• Written exercise
Output the lines from the one containing "What is the physical distance" through the one containing "29281 millimetres", inclusive, reproducing them verbatim.

Data extracted from a collection:
──────

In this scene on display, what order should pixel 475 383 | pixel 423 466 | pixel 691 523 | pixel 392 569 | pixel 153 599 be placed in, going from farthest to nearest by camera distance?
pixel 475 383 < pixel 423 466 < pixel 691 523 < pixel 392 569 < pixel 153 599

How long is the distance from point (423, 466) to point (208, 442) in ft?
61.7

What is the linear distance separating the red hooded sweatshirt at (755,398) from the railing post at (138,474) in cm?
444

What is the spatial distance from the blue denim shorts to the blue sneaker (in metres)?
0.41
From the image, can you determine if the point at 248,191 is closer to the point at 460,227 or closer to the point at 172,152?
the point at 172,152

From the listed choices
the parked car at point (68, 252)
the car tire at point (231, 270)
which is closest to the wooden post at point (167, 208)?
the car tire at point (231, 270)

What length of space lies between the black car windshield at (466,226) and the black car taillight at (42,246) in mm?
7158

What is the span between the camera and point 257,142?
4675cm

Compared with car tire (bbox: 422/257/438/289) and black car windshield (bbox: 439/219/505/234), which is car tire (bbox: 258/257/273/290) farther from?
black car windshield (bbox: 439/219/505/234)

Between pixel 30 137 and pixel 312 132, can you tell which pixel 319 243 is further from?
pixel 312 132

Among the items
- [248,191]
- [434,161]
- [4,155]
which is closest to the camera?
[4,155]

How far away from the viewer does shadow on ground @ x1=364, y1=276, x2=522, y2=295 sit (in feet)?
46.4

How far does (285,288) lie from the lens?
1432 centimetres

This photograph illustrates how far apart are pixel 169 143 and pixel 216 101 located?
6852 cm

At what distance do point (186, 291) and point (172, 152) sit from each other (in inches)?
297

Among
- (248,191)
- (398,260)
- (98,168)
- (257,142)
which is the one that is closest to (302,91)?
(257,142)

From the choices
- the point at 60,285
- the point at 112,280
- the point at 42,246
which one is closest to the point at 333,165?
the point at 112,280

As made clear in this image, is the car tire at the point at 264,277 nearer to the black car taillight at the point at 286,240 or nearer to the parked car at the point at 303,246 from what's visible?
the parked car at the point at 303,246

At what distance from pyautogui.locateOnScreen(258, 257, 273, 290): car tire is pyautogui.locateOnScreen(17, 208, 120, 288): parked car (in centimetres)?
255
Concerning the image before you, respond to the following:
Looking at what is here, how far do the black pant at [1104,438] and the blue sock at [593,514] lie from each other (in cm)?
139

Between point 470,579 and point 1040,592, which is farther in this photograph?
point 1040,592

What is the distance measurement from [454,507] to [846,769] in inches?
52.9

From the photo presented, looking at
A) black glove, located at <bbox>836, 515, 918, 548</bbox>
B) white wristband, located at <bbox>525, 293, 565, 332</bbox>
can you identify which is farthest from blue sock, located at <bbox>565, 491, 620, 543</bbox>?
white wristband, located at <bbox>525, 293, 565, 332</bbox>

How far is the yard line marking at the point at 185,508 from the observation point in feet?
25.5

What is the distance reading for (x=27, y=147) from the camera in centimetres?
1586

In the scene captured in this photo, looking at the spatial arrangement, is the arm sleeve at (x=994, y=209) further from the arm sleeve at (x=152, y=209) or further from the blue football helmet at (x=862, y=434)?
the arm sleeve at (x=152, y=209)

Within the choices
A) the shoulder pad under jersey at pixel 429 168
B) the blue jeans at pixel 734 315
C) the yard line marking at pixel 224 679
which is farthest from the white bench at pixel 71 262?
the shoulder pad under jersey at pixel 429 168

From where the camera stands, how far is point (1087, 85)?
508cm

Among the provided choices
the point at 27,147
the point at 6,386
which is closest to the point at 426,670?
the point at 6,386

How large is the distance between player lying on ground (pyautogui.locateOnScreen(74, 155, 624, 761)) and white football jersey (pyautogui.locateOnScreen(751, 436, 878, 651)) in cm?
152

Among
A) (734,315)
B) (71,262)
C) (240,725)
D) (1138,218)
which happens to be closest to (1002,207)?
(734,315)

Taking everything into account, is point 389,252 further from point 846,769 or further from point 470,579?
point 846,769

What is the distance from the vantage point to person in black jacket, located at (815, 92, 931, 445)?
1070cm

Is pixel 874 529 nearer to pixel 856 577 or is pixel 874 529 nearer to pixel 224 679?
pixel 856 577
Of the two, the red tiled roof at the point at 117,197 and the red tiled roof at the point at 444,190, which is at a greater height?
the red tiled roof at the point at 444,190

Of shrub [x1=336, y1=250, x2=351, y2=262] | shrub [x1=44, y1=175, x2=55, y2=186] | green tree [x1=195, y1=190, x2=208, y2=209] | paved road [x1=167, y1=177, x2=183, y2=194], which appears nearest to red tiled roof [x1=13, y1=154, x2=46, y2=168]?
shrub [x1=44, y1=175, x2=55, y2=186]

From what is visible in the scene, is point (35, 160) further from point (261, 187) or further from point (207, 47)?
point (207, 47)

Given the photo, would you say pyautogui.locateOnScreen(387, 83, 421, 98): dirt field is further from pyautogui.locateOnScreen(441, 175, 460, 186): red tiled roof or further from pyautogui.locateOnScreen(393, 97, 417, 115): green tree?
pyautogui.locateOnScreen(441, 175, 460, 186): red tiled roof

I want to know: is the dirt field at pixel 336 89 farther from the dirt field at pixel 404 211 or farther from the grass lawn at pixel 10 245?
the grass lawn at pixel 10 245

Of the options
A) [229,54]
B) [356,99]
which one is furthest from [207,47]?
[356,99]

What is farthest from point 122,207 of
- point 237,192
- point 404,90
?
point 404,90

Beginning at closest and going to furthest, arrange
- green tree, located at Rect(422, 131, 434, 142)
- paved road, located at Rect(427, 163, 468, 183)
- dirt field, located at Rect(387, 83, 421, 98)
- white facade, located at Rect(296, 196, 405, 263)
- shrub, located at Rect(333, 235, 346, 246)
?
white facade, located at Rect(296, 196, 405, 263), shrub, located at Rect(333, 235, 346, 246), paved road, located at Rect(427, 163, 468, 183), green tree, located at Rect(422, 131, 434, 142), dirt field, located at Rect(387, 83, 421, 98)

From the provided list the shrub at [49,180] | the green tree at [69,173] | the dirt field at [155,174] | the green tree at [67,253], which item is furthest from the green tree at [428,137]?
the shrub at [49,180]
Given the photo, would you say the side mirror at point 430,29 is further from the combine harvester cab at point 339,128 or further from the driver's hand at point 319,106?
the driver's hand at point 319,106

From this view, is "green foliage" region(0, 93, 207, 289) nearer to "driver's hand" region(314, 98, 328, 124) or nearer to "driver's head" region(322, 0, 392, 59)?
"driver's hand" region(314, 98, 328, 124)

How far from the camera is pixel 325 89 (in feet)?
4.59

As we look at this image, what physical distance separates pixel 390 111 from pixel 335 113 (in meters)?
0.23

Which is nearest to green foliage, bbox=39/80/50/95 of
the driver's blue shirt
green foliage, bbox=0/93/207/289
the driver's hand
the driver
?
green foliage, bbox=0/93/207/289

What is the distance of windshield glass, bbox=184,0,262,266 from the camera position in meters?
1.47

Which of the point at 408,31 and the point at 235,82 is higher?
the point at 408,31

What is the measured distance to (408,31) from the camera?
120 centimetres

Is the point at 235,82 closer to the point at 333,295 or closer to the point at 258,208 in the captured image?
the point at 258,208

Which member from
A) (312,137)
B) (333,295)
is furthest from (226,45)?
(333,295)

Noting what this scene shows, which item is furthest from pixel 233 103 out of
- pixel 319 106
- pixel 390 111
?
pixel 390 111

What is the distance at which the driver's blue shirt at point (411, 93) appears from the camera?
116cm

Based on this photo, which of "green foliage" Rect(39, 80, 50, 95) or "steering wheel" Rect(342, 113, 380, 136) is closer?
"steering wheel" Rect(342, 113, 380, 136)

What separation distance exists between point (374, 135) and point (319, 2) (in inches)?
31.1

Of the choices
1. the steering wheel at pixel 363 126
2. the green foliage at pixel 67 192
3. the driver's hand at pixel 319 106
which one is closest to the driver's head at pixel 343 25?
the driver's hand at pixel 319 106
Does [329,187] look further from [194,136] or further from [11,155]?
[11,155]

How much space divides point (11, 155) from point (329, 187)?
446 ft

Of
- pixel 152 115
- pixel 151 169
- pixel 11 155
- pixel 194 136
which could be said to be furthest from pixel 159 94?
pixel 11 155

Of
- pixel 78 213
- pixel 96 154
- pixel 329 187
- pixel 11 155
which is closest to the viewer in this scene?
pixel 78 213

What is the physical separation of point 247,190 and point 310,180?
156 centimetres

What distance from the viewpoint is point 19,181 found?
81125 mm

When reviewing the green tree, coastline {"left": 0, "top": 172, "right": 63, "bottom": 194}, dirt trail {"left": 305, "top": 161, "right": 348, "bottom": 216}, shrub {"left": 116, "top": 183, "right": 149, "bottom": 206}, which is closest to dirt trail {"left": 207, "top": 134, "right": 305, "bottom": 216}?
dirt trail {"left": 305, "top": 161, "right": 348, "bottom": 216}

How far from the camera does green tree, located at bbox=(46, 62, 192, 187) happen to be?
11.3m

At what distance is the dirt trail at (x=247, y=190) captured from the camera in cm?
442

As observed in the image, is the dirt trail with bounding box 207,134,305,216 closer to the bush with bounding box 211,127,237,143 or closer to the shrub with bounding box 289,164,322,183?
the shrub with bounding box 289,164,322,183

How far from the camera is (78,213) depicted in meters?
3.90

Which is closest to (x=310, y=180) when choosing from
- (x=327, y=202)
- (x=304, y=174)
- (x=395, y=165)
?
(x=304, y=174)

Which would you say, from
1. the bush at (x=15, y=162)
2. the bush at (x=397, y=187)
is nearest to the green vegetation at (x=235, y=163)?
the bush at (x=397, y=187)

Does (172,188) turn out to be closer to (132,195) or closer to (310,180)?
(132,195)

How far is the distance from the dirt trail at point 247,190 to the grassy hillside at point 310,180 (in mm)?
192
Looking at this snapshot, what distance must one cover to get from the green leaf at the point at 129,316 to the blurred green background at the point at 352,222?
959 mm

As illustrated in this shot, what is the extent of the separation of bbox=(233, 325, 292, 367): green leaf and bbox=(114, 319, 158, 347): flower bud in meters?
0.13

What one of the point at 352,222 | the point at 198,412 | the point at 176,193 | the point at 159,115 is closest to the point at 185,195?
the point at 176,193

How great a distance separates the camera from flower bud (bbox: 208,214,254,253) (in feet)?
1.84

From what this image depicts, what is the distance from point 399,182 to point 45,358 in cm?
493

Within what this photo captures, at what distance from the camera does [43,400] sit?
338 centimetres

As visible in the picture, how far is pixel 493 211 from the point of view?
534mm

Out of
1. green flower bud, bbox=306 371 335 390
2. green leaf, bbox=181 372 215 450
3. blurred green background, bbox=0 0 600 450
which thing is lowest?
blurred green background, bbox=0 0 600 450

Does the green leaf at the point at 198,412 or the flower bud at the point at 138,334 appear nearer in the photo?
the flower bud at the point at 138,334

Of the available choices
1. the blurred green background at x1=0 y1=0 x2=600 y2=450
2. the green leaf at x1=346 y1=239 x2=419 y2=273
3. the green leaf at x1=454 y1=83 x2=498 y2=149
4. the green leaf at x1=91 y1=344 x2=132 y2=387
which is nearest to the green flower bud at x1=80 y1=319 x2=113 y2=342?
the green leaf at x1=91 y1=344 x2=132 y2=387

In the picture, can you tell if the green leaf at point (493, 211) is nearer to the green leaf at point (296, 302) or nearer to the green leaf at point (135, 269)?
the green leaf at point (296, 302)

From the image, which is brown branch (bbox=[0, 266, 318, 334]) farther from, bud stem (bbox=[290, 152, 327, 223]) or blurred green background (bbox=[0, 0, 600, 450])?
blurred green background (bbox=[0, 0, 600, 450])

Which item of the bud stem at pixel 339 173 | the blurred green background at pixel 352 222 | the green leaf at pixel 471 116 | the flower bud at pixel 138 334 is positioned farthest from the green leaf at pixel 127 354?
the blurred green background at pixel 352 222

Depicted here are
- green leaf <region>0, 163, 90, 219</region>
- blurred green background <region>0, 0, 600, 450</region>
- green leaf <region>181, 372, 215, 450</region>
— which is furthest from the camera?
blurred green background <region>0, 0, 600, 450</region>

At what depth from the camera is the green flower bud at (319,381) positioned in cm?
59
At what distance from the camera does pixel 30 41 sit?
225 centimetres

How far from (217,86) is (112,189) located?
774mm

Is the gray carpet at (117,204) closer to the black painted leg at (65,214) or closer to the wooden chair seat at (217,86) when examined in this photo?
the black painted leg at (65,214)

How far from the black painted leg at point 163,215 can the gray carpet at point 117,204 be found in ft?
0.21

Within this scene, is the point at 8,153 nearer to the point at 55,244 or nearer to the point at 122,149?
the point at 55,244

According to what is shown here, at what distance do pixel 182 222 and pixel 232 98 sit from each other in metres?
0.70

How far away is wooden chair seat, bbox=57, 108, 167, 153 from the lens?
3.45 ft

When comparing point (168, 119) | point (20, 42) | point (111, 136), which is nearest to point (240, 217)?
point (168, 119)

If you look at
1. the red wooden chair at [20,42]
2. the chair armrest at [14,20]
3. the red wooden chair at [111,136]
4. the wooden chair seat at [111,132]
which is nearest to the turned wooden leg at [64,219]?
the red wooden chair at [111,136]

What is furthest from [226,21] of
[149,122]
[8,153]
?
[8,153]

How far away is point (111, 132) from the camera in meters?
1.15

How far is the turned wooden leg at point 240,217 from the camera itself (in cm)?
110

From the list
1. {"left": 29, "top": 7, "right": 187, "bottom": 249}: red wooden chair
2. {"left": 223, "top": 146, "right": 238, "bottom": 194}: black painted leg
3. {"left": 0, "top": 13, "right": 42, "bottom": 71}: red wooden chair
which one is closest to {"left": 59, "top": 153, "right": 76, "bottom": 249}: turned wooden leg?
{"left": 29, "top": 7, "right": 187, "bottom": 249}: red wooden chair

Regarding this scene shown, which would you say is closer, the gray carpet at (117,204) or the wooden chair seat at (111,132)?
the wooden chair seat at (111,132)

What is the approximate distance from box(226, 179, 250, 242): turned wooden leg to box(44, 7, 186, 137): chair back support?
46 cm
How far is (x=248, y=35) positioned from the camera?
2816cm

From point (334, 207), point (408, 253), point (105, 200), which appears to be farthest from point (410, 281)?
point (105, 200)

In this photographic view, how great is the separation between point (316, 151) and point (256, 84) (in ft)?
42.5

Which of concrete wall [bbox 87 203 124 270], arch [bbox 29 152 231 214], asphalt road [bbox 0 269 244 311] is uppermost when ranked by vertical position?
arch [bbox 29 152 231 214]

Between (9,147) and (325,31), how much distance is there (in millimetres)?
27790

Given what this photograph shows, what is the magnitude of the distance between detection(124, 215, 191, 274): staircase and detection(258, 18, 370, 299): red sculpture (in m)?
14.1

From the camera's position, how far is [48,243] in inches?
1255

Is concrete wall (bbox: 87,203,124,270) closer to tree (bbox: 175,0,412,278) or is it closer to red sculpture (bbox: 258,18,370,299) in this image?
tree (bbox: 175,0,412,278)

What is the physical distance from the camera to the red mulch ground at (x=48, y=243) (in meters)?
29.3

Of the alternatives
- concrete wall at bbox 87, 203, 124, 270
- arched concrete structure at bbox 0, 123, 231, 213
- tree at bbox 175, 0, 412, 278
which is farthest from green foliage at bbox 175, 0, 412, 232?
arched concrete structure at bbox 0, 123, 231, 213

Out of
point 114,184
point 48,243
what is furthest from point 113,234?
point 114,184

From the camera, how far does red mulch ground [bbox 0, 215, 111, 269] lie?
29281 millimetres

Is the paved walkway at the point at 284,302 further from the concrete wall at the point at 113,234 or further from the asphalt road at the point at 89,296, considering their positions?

──────

• Solution for this problem
What is the physical distance from the camera to the red mulch ground at (x=48, y=243) (in meters)?
29.3

Of the alternatives
- concrete wall at bbox 87, 203, 124, 270
- arched concrete structure at bbox 0, 123, 231, 213
- tree at bbox 175, 0, 412, 278
which is farthest from green foliage at bbox 175, 0, 412, 232?
arched concrete structure at bbox 0, 123, 231, 213

Out of
point 114,184
point 48,243
what is furthest from point 113,234?
point 114,184

From the camera, how far does red mulch ground [bbox 0, 215, 111, 269] lie?
29281 millimetres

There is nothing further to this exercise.